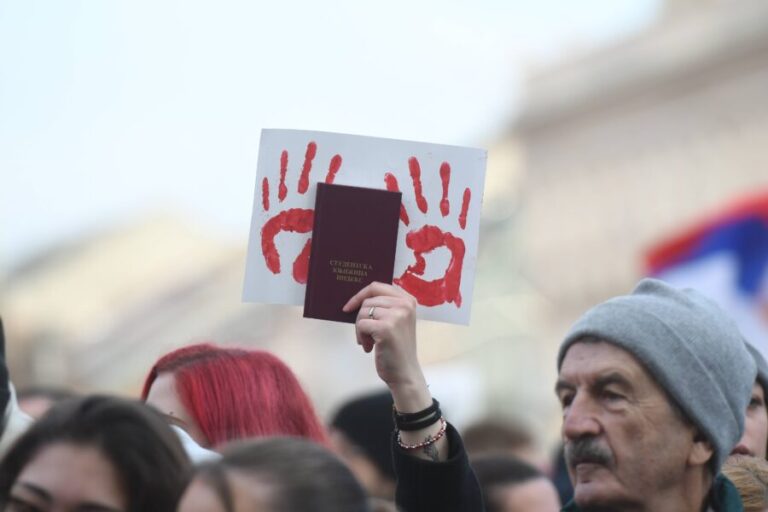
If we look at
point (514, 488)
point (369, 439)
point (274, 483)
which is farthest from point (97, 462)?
point (369, 439)

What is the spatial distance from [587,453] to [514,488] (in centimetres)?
152

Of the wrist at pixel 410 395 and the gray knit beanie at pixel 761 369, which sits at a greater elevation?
the wrist at pixel 410 395

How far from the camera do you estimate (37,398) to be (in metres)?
6.41

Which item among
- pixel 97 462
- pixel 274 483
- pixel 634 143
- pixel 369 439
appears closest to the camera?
pixel 274 483

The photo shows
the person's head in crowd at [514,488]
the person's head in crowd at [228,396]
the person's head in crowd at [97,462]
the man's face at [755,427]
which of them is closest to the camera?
the person's head in crowd at [97,462]

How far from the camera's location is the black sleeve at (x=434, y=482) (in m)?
3.73

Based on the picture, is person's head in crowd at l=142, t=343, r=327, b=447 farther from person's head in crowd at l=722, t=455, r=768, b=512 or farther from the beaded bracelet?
person's head in crowd at l=722, t=455, r=768, b=512

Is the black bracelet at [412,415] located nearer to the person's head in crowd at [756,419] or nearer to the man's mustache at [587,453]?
the man's mustache at [587,453]

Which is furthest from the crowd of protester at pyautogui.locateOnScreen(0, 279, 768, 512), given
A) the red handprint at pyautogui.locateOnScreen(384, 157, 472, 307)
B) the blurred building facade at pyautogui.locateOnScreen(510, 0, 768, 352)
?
the blurred building facade at pyautogui.locateOnScreen(510, 0, 768, 352)

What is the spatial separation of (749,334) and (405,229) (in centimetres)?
323

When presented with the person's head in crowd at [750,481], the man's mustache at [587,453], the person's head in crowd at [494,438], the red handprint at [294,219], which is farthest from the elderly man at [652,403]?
the person's head in crowd at [494,438]

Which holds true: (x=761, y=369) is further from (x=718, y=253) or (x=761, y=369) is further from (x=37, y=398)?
(x=718, y=253)

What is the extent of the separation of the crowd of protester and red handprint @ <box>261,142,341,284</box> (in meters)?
0.21

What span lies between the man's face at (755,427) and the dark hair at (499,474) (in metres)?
0.99
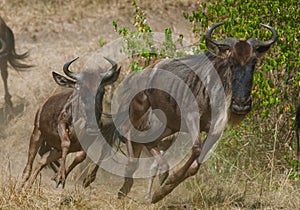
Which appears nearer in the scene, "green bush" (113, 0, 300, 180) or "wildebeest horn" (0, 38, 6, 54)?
"green bush" (113, 0, 300, 180)

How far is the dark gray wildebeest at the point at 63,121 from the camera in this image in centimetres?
706

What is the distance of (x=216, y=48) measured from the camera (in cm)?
640

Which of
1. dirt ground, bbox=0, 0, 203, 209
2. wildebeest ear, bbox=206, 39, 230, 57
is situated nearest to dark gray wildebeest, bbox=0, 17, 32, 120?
dirt ground, bbox=0, 0, 203, 209

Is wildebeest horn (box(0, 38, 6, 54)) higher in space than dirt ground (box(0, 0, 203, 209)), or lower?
higher

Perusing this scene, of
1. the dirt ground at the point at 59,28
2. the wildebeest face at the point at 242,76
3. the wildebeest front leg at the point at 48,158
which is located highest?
the wildebeest face at the point at 242,76

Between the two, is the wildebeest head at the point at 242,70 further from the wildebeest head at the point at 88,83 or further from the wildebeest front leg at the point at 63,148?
the wildebeest front leg at the point at 63,148

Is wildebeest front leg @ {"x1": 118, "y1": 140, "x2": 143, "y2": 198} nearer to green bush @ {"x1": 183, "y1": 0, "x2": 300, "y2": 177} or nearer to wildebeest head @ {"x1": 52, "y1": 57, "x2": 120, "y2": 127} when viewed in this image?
wildebeest head @ {"x1": 52, "y1": 57, "x2": 120, "y2": 127}

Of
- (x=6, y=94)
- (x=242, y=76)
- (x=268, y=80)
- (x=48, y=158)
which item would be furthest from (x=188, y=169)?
(x=6, y=94)

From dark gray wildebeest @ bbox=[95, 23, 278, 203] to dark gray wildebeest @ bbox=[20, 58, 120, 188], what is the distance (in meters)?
0.20

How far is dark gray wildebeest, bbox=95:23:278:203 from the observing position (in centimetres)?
612

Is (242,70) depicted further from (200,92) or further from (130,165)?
(130,165)

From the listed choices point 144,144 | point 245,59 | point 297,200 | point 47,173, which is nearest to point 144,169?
point 144,144

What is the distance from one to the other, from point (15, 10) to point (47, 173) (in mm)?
8774

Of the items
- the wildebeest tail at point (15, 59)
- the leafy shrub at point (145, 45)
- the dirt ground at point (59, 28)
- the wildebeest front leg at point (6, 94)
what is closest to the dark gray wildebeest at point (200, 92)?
the leafy shrub at point (145, 45)
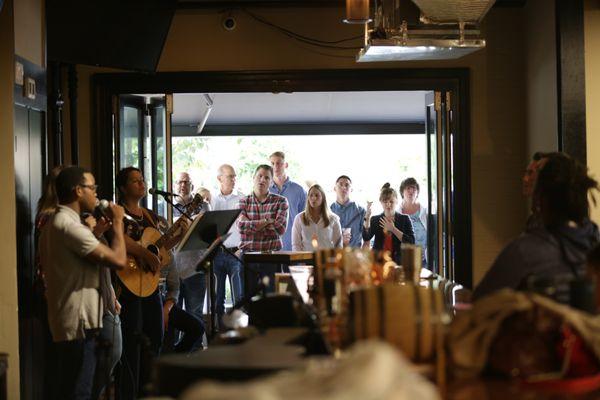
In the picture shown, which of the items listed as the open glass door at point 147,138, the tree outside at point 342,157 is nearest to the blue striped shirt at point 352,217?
the open glass door at point 147,138

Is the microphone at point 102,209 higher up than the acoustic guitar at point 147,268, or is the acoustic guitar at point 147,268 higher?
the microphone at point 102,209

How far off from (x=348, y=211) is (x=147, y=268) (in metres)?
4.61

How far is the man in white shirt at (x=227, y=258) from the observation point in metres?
9.20

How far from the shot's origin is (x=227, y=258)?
9.26 metres

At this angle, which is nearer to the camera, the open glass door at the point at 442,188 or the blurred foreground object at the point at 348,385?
the blurred foreground object at the point at 348,385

==*==

— What the task asks —
The records above are to be reproduced exactly; the pictures are to be left out.

— Answer —
If we look at
point (514, 488)
point (369, 439)
point (274, 483)
which is farthest from point (97, 462)?
point (369, 439)

What is the spatial distance from [587,453] to [514,488] (in centimetres)?
152

Of the wrist at pixel 410 395 and the gray knit beanie at pixel 761 369, which sits at a greater elevation?
the wrist at pixel 410 395

How far from the camera do you estimate (37,398) to be (in metres)?
6.41

Which item among
- pixel 97 462
- pixel 274 483
- pixel 634 143
- pixel 369 439
appears closest to the camera?
pixel 274 483

The photo shows
the person's head in crowd at [514,488]
the person's head in crowd at [228,396]
the person's head in crowd at [97,462]
the man's face at [755,427]
which of them is closest to the camera?
the person's head in crowd at [97,462]

How far from the camera's location is the black sleeve at (x=434, y=482) (in m)?
3.73

Based on the picture, is person's head in crowd at l=142, t=343, r=327, b=447 farther from person's head in crowd at l=722, t=455, r=768, b=512 or farther from the beaded bracelet?
person's head in crowd at l=722, t=455, r=768, b=512

Is the black bracelet at [412,415] located nearer to the person's head in crowd at [756,419] or nearer to the man's mustache at [587,453]?
the man's mustache at [587,453]

Which is furthest from the crowd of protester at pyautogui.locateOnScreen(0, 279, 768, 512), given
A) the red handprint at pyautogui.locateOnScreen(384, 157, 472, 307)
B) the blurred building facade at pyautogui.locateOnScreen(510, 0, 768, 352)
?
the blurred building facade at pyautogui.locateOnScreen(510, 0, 768, 352)

What is the spatial separation of (749,334) and (405,229) (in centimetres)?
323

When presented with the person's head in crowd at [750,481], the man's mustache at [587,453], the person's head in crowd at [494,438], the red handprint at [294,219], which is farthest from the elderly man at [652,403]?
the person's head in crowd at [494,438]

Which holds true: (x=761, y=369) is further from (x=718, y=253) or (x=761, y=369) is further from (x=37, y=398)?
(x=718, y=253)

What is the extent of the separation of the crowd of protester and red handprint @ <box>261,142,341,284</box> (in meters)?
0.21

What span lies between the man's face at (755,427) and the dark hair at (499,474) (in metres)?
0.99
Which appears nearer in the scene, "green bush" (113, 0, 300, 180) or "wildebeest horn" (0, 38, 6, 54)?
"green bush" (113, 0, 300, 180)

How far is the dark gray wildebeest at the point at 63,121 from the camera in this image in centimetres?
706

What is the distance of (x=216, y=48) measured from the camera (in cm)?
640

Which of
1. dirt ground, bbox=0, 0, 203, 209
2. wildebeest ear, bbox=206, 39, 230, 57
is situated nearest to dark gray wildebeest, bbox=0, 17, 32, 120?
dirt ground, bbox=0, 0, 203, 209

Is wildebeest horn (box(0, 38, 6, 54)) higher in space than dirt ground (box(0, 0, 203, 209)), or lower?
higher

Perusing this scene, of
1. the dirt ground at the point at 59,28
2. the wildebeest face at the point at 242,76
3. the wildebeest front leg at the point at 48,158
which is located highest?
the wildebeest face at the point at 242,76

Between the two, is the wildebeest head at the point at 242,70 further from the wildebeest head at the point at 88,83 or further from the wildebeest front leg at the point at 63,148?
the wildebeest front leg at the point at 63,148

Is wildebeest front leg @ {"x1": 118, "y1": 140, "x2": 143, "y2": 198} nearer to green bush @ {"x1": 183, "y1": 0, "x2": 300, "y2": 177} or nearer to wildebeest head @ {"x1": 52, "y1": 57, "x2": 120, "y2": 127} when viewed in this image?
wildebeest head @ {"x1": 52, "y1": 57, "x2": 120, "y2": 127}

Of
- (x=6, y=94)
- (x=242, y=76)
- (x=268, y=80)
- (x=48, y=158)
which item would be furthest from (x=188, y=169)?
(x=6, y=94)

From dark gray wildebeest @ bbox=[95, 23, 278, 203] to dark gray wildebeest @ bbox=[20, 58, 120, 188], what is the distance (in meters)?
0.20

How far is dark gray wildebeest, bbox=95:23:278:203 from the observing position (in centimetres)?
612

Is (242,70) depicted further from (200,92) or further from (130,165)?
(130,165)

From the listed choices point 144,144 | point 245,59 | point 297,200 | point 47,173, which is nearest to point 144,169?
point 144,144

What is the distance from one to the other, from point (15, 10) to point (47, 173) (in mm)?
8774

Of the items
- the wildebeest tail at point (15, 59)
- the leafy shrub at point (145, 45)
- the dirt ground at point (59, 28)
- the wildebeest front leg at point (6, 94)
what is closest to the dark gray wildebeest at point (200, 92)?
the leafy shrub at point (145, 45)
In the picture shown, which of the items listed as the open glass door at point 147,138, the tree outside at point 342,157 is nearest to the blue striped shirt at point 352,217?
the open glass door at point 147,138

Is the microphone at point 102,209 higher up than the acoustic guitar at point 147,268, or is the acoustic guitar at point 147,268 higher?
the microphone at point 102,209

How far off from (x=348, y=211) is (x=147, y=268) (in metres)?
4.61

How far is the man in white shirt at (x=227, y=258) from the observation point in metres?
9.20

How far from the shot's origin is (x=227, y=258)?
9.26 metres

At this angle, which is nearer to the camera, the open glass door at the point at 442,188 or the blurred foreground object at the point at 348,385?
the blurred foreground object at the point at 348,385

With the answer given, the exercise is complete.